SIMCA classification

SIMCA (Soft Independent Modelling of Class Analogy) is a simple but efficient one-class classification method mainly based on PCA. The general idea is to create a PCA model using data for samples/objects belonging to a class and classify new objects based on how good the model can fit them. The decision is made using two distances — \(Q\) and \(T^2\) and corresponding critical limits. Critical limits computed for both distances (or their combination) are used to cut-off the strangers (extreme objects) and accept class members with a pre-define expected ratio of false negatives (\(\alpha\)). All details about which method for critical limits implemented in this package can be found here. It must be noted that version 0.9.0 brings a lot if improvements and new features related to the critical limits calculation and SIMCA classification, so it can be a good idea to read this chapter first.

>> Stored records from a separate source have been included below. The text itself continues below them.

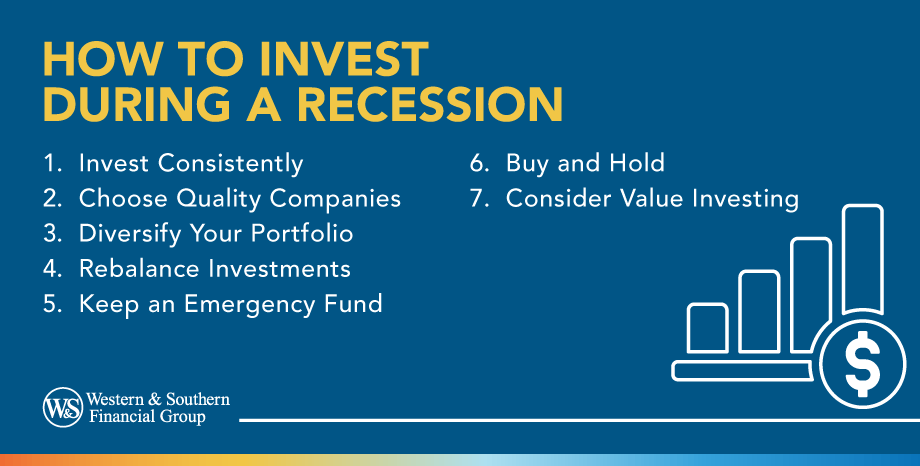 HOW TO INVEST DURING A RECESSION

1. Invest Consistently
2. Choose Quality Companies
3. Diversify Your Portfolio
4. Rebalance Investments
5. Keep an Emergency Fund

6. Buy and Hold
7. Consider Value Investing

$

W&S Western & Southern Financial Group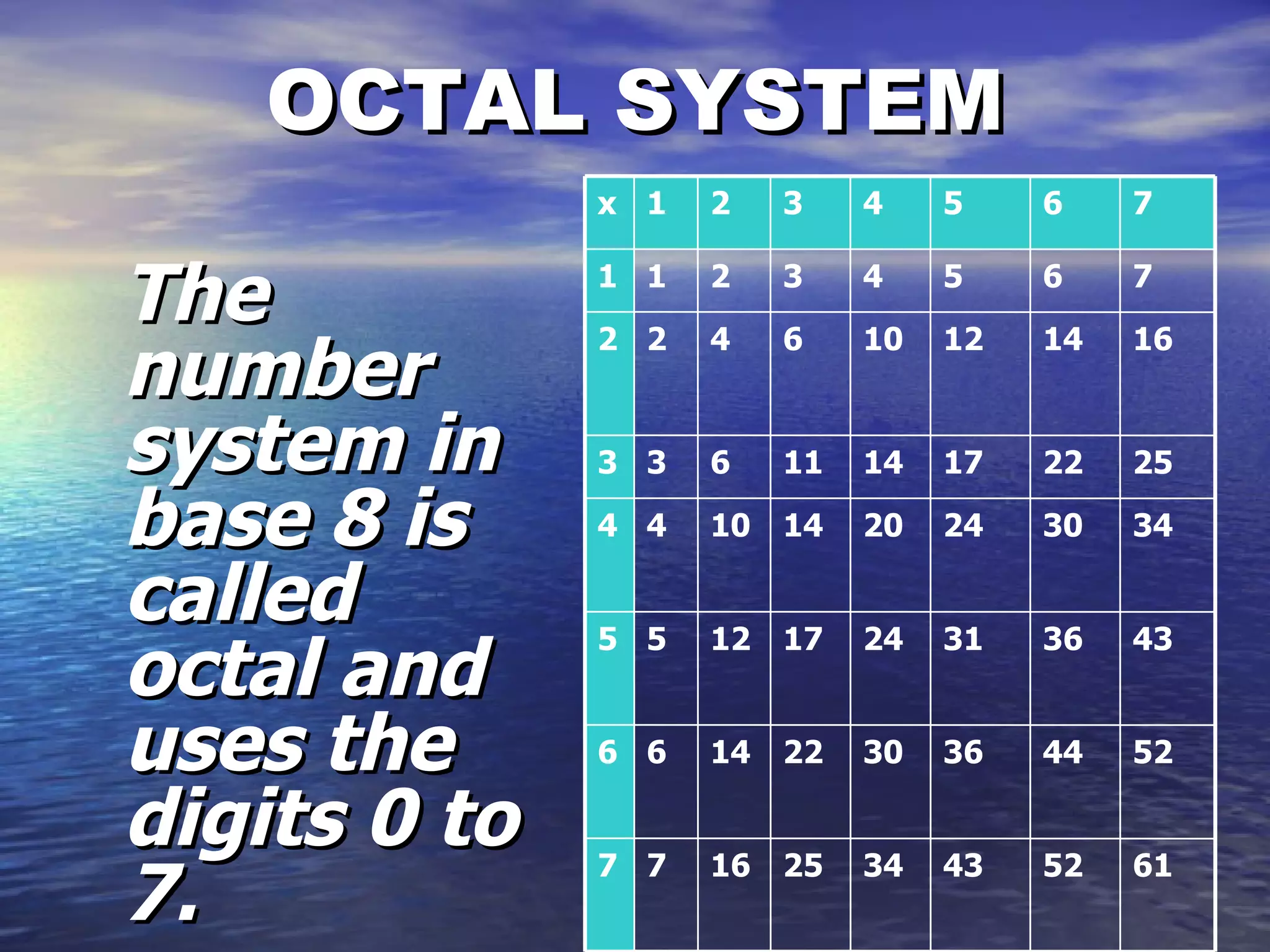 OCTAL SYSTEM

The number system in base 8 is called octal and uses the digits 0 to 7.

| x | 1 | 2 | 3 | 4 | 5 | 6 | 7 |
|---|---|---|---|---|---|---|---|
| 1 | 1 | 2 | 3 | 4 | 5 | 6 | 7 |
| 2 | 2 | 4 | 6 | 10 | 12 | 14 | 16 |
| 3 | 3 | 6 | 11 | 14 | 17 | 22 | 25 |
| 4 | 4 | 10 | 14 | 20 | 24 | 30 | 34 |
| 5 | 5 | 12 | 17 | 24 | 31 | 36 | 43 |
| 6 | 6 | 14 | 22 | 30 | 36 | 44 | 52 |
| 7 | 7 | 16 | 25 | 34 | 43 | 52 | 61 |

The classification performance can be assessed using true/false positives and negatives and statistics, showing the ability of a classification model to recognize class members (sensitivity or true positive rate) and how good the model is for identifying strangers (specificity or true negative rate). In addition to that, model also calculates a percent of misclassified objects. All statistics are calculated for calibration and validation (if any) results, but one must be aware that specificity can not be computed without objects not belonging to the class and, therefore, calibration and cross-validation results in SIMCA do not have specificity values.

It must be also noted that any SIMCA model or result is also a PCA object and all plots, methods, statistics, available for PCA, can be used for SIMCA objects as well.